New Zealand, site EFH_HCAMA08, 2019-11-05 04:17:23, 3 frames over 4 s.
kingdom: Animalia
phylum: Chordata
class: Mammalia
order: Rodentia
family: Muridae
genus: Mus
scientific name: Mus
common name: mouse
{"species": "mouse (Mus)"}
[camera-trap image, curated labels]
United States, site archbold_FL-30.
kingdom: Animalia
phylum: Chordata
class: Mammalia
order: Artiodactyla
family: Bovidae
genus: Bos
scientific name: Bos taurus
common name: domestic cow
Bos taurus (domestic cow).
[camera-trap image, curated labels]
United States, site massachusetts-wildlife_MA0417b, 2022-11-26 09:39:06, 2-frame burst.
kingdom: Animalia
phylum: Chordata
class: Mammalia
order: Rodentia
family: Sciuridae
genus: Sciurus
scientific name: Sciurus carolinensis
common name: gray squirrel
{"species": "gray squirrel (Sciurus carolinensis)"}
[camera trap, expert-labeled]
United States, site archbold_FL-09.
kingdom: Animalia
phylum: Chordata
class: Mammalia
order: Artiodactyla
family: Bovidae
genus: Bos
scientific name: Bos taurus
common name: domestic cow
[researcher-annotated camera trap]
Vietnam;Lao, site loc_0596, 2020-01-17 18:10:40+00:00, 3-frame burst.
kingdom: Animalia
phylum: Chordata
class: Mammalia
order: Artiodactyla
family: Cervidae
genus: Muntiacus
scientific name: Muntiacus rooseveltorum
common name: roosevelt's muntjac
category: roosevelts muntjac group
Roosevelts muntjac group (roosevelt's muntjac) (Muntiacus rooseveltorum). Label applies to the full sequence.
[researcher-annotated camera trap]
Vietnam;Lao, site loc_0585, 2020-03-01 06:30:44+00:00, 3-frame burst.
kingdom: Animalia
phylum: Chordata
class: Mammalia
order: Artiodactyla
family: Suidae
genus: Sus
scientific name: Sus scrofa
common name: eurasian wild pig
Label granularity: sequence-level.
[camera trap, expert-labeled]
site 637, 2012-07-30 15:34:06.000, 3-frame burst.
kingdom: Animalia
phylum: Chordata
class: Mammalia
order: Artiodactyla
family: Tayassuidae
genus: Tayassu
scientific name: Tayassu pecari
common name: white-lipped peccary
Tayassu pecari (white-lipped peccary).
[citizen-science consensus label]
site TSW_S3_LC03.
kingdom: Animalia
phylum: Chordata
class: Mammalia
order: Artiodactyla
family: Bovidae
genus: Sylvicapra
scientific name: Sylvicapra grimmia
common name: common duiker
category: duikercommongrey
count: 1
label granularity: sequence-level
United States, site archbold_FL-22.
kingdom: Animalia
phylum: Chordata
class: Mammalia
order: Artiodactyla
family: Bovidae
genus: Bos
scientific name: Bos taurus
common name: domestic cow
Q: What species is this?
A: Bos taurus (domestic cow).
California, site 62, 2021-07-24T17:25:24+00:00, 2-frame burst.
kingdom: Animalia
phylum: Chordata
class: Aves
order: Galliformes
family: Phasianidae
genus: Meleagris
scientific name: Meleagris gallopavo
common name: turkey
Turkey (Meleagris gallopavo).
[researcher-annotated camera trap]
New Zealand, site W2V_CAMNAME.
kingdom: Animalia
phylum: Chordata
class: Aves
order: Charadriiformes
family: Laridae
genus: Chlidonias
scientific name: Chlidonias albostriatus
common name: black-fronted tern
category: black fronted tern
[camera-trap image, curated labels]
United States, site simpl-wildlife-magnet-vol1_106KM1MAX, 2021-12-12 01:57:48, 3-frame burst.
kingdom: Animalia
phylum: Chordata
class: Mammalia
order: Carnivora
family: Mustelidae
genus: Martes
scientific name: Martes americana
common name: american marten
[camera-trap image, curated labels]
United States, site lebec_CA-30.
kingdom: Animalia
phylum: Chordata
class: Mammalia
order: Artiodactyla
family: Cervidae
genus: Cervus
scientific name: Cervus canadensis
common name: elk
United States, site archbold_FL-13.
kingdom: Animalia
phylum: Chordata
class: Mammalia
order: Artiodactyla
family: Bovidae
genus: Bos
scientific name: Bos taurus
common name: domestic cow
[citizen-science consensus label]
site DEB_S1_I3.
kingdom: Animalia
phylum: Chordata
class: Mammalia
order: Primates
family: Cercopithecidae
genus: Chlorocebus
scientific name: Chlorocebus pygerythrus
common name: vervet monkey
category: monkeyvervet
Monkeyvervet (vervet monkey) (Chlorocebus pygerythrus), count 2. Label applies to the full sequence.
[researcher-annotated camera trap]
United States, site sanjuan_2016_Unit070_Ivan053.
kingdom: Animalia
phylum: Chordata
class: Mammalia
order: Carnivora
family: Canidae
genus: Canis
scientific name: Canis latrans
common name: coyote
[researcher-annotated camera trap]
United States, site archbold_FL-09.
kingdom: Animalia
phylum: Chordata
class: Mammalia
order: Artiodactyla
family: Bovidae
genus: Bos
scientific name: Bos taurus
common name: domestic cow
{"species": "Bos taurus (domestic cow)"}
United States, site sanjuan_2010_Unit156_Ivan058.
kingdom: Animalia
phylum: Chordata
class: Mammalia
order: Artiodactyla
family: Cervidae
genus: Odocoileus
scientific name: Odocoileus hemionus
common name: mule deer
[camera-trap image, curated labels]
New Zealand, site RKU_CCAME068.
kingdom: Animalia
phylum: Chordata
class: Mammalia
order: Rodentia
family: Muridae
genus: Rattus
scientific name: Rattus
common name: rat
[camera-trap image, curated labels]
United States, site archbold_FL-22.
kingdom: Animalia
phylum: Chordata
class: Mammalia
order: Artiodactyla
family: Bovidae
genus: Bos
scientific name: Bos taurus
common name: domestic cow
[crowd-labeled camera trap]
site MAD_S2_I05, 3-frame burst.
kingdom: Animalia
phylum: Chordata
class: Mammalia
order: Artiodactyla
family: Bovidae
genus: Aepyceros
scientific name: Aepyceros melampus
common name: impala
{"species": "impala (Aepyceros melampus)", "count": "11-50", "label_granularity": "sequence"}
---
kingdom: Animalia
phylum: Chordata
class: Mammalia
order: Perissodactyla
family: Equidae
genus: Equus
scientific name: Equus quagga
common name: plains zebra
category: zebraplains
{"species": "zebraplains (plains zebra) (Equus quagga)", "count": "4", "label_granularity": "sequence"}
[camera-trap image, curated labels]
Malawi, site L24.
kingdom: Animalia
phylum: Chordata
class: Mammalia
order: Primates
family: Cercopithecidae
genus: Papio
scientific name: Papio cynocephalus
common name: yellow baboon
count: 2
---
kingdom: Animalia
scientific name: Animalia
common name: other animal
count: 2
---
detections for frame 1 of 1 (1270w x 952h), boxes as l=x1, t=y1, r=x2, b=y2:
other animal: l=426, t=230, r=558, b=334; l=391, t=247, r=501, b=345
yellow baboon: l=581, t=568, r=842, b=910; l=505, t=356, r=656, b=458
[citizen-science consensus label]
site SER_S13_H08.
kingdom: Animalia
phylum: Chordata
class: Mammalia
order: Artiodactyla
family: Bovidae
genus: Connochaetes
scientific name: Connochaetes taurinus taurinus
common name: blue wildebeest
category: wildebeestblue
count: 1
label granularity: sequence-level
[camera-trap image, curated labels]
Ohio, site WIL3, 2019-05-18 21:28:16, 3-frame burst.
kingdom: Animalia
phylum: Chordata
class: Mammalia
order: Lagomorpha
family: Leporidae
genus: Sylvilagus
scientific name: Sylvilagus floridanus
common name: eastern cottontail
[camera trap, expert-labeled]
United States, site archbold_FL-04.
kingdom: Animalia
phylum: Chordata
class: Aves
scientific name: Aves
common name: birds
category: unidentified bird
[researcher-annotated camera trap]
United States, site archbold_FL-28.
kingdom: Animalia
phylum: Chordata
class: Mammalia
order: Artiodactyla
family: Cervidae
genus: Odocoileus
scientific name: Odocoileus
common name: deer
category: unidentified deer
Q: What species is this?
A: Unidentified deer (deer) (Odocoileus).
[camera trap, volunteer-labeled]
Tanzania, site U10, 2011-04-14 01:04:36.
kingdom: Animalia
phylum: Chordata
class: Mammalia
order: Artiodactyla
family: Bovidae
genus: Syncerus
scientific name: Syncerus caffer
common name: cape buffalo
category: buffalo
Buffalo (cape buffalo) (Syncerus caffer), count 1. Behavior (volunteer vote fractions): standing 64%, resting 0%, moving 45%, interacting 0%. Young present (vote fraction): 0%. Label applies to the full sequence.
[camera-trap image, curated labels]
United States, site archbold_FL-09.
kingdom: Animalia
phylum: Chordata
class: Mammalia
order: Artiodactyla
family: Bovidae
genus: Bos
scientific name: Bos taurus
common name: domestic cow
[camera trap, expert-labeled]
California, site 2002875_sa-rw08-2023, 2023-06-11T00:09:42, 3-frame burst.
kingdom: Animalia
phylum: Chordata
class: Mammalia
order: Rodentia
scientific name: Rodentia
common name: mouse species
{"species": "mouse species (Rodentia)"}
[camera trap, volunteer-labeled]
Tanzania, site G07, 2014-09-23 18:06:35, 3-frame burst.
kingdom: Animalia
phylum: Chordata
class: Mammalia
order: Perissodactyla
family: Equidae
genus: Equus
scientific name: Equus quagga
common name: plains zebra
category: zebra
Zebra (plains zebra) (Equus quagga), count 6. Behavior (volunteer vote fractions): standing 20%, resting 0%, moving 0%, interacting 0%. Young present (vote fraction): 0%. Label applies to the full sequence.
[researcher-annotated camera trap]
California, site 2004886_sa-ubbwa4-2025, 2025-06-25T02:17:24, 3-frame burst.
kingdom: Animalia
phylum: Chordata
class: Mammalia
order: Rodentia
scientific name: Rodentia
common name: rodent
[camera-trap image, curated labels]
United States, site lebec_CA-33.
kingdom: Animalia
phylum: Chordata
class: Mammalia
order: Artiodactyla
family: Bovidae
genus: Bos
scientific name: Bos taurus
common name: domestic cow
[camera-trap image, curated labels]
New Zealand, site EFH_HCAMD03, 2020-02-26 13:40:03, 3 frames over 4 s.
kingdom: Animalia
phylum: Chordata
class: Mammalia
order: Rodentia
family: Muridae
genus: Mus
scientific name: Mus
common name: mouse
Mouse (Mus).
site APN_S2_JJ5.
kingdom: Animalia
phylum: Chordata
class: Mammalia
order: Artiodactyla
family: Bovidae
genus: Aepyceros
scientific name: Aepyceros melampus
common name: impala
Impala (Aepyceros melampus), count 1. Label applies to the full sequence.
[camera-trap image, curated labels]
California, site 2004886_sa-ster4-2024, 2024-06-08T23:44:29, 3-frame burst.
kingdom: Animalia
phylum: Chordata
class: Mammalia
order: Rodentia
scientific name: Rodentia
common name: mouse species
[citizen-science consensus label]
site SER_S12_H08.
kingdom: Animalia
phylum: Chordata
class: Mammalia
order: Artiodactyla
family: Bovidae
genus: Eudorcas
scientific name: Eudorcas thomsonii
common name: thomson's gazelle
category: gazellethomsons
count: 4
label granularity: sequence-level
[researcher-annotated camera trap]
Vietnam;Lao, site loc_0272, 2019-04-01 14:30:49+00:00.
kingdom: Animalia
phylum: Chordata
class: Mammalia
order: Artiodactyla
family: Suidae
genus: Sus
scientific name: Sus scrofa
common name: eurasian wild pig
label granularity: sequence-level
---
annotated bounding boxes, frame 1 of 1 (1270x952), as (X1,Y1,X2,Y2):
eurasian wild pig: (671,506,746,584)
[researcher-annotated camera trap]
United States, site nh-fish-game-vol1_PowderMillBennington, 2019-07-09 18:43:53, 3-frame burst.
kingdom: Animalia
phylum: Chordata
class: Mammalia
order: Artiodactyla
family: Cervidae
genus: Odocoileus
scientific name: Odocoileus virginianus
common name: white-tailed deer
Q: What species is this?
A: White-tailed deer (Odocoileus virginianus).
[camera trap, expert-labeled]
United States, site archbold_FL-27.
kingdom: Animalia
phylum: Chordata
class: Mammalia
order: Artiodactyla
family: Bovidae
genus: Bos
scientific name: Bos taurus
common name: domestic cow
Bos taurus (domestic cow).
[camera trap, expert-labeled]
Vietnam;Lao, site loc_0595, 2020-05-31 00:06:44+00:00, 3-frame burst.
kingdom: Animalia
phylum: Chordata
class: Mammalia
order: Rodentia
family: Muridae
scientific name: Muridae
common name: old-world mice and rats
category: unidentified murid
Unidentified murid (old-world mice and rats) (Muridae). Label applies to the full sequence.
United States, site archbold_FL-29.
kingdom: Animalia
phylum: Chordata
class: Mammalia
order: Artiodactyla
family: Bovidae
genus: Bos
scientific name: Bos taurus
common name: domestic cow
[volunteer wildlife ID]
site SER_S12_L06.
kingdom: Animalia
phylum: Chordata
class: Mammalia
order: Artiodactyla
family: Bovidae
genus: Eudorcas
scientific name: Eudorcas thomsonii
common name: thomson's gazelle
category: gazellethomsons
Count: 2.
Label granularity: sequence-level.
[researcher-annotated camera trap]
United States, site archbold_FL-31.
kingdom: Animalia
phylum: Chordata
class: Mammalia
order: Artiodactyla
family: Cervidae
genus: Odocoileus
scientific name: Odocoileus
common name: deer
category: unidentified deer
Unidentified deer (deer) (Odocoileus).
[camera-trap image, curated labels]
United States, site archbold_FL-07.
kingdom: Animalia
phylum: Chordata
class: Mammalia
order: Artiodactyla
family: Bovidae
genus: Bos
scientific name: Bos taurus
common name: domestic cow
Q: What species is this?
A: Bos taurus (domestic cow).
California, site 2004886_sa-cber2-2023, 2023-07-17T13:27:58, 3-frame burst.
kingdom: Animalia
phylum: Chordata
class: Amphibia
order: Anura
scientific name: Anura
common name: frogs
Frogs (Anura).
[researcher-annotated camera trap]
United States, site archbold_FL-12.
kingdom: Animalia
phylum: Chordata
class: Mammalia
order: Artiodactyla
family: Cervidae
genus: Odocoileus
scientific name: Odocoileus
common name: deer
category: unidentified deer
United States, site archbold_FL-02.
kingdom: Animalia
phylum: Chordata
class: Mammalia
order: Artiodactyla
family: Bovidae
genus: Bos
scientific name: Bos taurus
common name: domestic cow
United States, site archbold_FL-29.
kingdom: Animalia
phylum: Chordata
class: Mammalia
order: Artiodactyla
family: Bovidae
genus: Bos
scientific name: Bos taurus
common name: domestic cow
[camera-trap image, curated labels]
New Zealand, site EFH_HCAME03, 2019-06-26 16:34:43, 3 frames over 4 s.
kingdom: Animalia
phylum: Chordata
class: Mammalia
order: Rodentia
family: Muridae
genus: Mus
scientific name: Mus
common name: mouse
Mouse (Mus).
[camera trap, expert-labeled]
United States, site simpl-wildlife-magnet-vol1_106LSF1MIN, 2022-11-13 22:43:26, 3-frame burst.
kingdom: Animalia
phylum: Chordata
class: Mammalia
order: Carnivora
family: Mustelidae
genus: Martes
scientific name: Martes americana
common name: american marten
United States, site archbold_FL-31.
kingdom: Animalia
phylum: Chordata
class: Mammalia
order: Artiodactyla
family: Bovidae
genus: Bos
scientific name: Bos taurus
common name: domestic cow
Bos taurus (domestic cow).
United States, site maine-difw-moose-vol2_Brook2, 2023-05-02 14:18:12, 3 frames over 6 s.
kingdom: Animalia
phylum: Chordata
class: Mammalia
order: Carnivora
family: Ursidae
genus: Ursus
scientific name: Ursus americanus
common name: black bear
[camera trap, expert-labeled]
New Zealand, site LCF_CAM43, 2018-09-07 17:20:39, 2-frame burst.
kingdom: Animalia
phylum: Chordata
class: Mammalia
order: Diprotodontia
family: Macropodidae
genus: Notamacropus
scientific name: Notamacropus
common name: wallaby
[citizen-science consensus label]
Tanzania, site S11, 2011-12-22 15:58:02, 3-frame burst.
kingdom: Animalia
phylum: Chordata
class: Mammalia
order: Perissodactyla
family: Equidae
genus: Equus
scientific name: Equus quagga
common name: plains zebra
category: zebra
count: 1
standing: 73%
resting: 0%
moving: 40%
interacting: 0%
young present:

———

> _What this task involves_
Transcribe exactly, and only, the lines from the opening line of the records through the line containing "common name: gray squirrel".

> _Worked solution_
New Zealand, site EFH_HCAMA08, 2019-11-05 04:17:23, 3 frames over 4 s.
kingdom: Animalia
phylum: Chordata
class: Mammalia
order: Rodentia
family: Muridae
genus: Mus
scientific name: Mus
common name: mouse
{"species": "mouse (Mus)"}
[camera-trap image, curated labels]
United States, site archbold_FL-30.
kingdom: Animalia
phylum: Chordata
class: Mammalia
order: Artiodactyla
family: Bovidae
genus: Bos
scientific name: Bos taurus
common name: domestic cow
Bos taurus (domestic cow).
[camera-trap image, curated labels]
United States, site massachusetts-wildlife_MA0417b, 2022-11-26 09:39:06, 2-frame burst.
kingdom: Animalia
phylum: Chordata
class: Mammalia
order: Rodentia
family: Sciuridae
genus: Sciurus
scientific name: Sciurus carolinensis
common name: gray squirrel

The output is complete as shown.